_DOCUMENT PASSAGE_
═══
Describe mRNA editing and splicing.
- As DNA is transcribed into RNA it needs to be edited to remove non-coding regions, or introns, shown in green.
- This editing process is called splicing, which involves removing the introns, leaving only the yellow, protein-coding regions, called exons..
- RNA splicing begins with assembly of helper proteins at the intron/exon borders.
- These splicing factors act as beacons to guide small nuclear ribo proteins to form a splicing machine, called the spliceosome.
- The spliceosome then brings the exons on either side of the intron very close together, ready to be cut.
- One end of the intron is cut and folded back on itself to join and form a loop
- The spliceosome then cuts the RNA to release the loop and join the two exons together.
- The edited RNA and intron are released and the spliceosome disassembles.
How do introns allow for many different proteins to be produced from a singular gene?
Exons from the same gene can be spliced together in different combinations to make different proteins
Describe translation.
- the ribosome is composed of one large and one small sub-unit that assemble around the mRNA, which then passes through the ribosome like a computer tape.
- The amino acid building blocks are carried into the ribosome attached to specific tRNAs.
═══
_ENTRIES SHOWN_
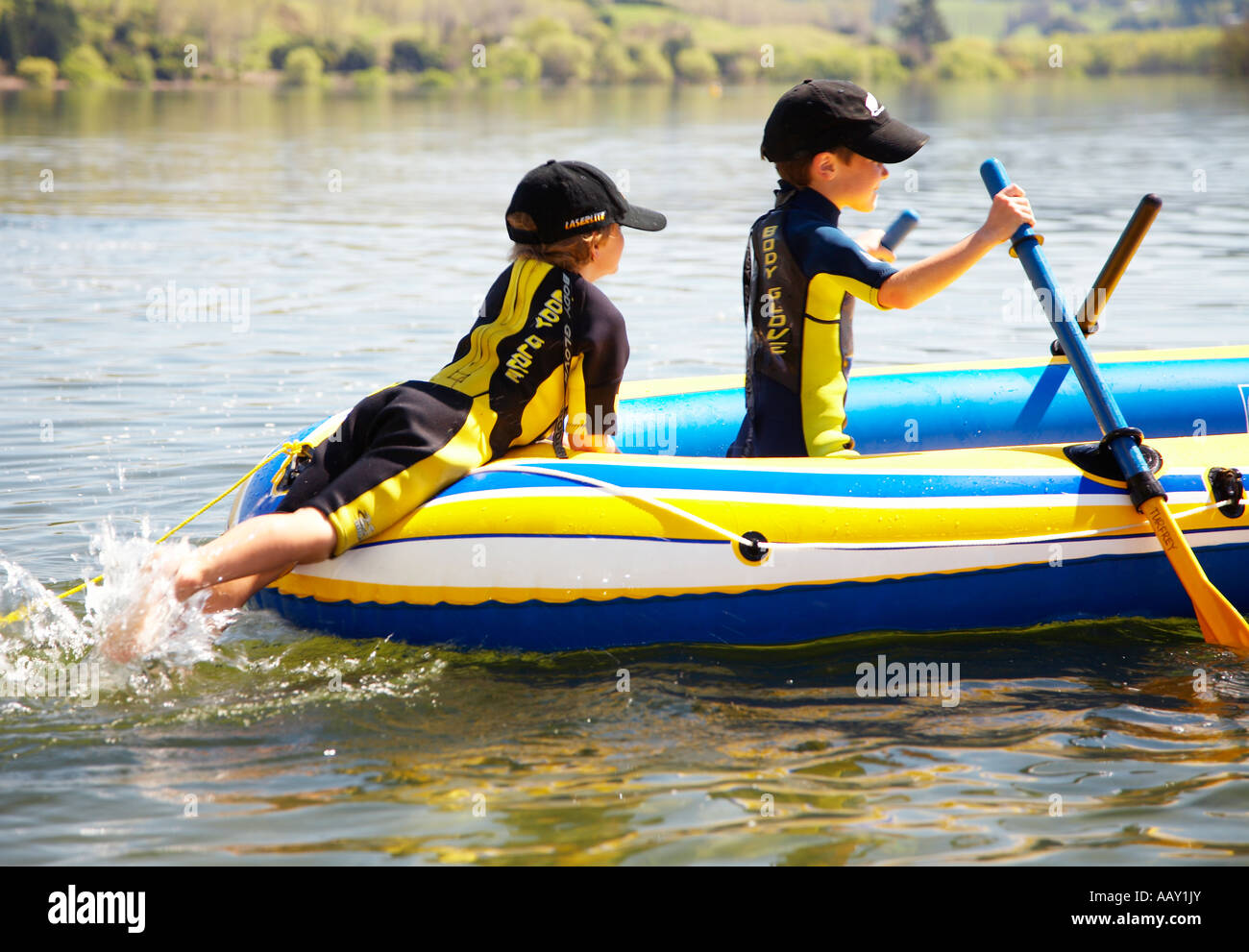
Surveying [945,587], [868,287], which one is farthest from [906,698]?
[868,287]

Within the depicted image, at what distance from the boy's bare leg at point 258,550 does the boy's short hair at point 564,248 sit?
98 cm

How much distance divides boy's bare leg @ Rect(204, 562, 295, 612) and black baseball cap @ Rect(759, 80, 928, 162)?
194 centimetres

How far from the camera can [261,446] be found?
6449mm

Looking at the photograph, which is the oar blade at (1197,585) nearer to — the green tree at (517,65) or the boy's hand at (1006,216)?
the boy's hand at (1006,216)

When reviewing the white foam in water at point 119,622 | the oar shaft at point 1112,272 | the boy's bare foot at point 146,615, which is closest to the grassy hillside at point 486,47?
the oar shaft at point 1112,272

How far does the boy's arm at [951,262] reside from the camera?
3.84m

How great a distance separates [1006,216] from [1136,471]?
83cm

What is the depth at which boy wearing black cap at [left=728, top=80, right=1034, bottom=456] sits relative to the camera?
4.07m

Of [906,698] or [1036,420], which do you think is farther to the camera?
[1036,420]

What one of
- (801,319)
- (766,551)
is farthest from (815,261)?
(766,551)

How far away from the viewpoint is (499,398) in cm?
403

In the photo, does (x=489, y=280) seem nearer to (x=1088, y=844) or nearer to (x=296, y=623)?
(x=296, y=623)
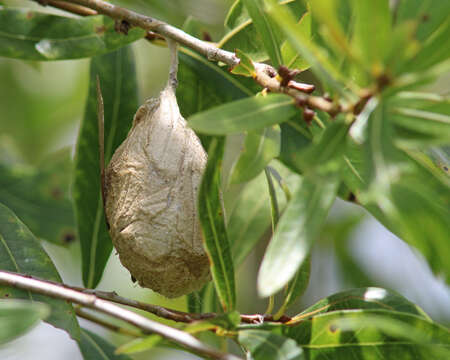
═══
_WHAT YOU SHOULD DO_
Write the next few lines of the study notes on mRNA splicing and translation, picking up after their final sentence and keeping the same bulleted style.

_TASK OUTPUT_
- The small sub-unit of the ribosome positions the mRNA so that it can be read in groups of three letters known as a codon.
- Each codon on the mRNA matches a corresponding anti-codon on the base of a tRNA molecule.
- The larger sub-unit of the ribosome removes each amino acid and join it onto the growing protein chain.
- As the mRNA is ratcheted through the ribosome, the mRNA sequence is translated into an amino acid sequence.
- There are three locations inside the ribosome, designated the A-site, the P-site and the E-site.
- The addition of each amino acid is a three step cycle: First, the tRNA enters the ribosome at the A-site and is tested for a codon/anti-codon match with the mRNA.
- Next, provided there is a correct match, the tRNA is shifted to the P-site and the amino acid it carries is added to the end of the amino acid chain.
- The mRNA is also ratcheted on three nucleotides or one codon.
- Thirdly, the spent tRNA is moved to the E-site and then ejected from the ribosome to be recycled.
- As the protein synthesis proceeds, the finished chain emerges from the ribosome.
- It folds up into a precise shape, determined by the exact order of amino acids.
review
Transcribe and translate the following strand: TACGCACATTTACGTACGCGG. What is a mutation came and changed the fourth G to a T?
- AUGCGUGUAAAUGCAUGCGCC
- Met Arg Val Asn Ala Cys Ala
- it would be TCA, transcribed to AGU instead. Met Ser Val Asn Ala Cys Ala. A different protein would be formed. The mRNA code is changed and therefore changes the tRNA code and that changes the protein and therefore changes the function it carries out.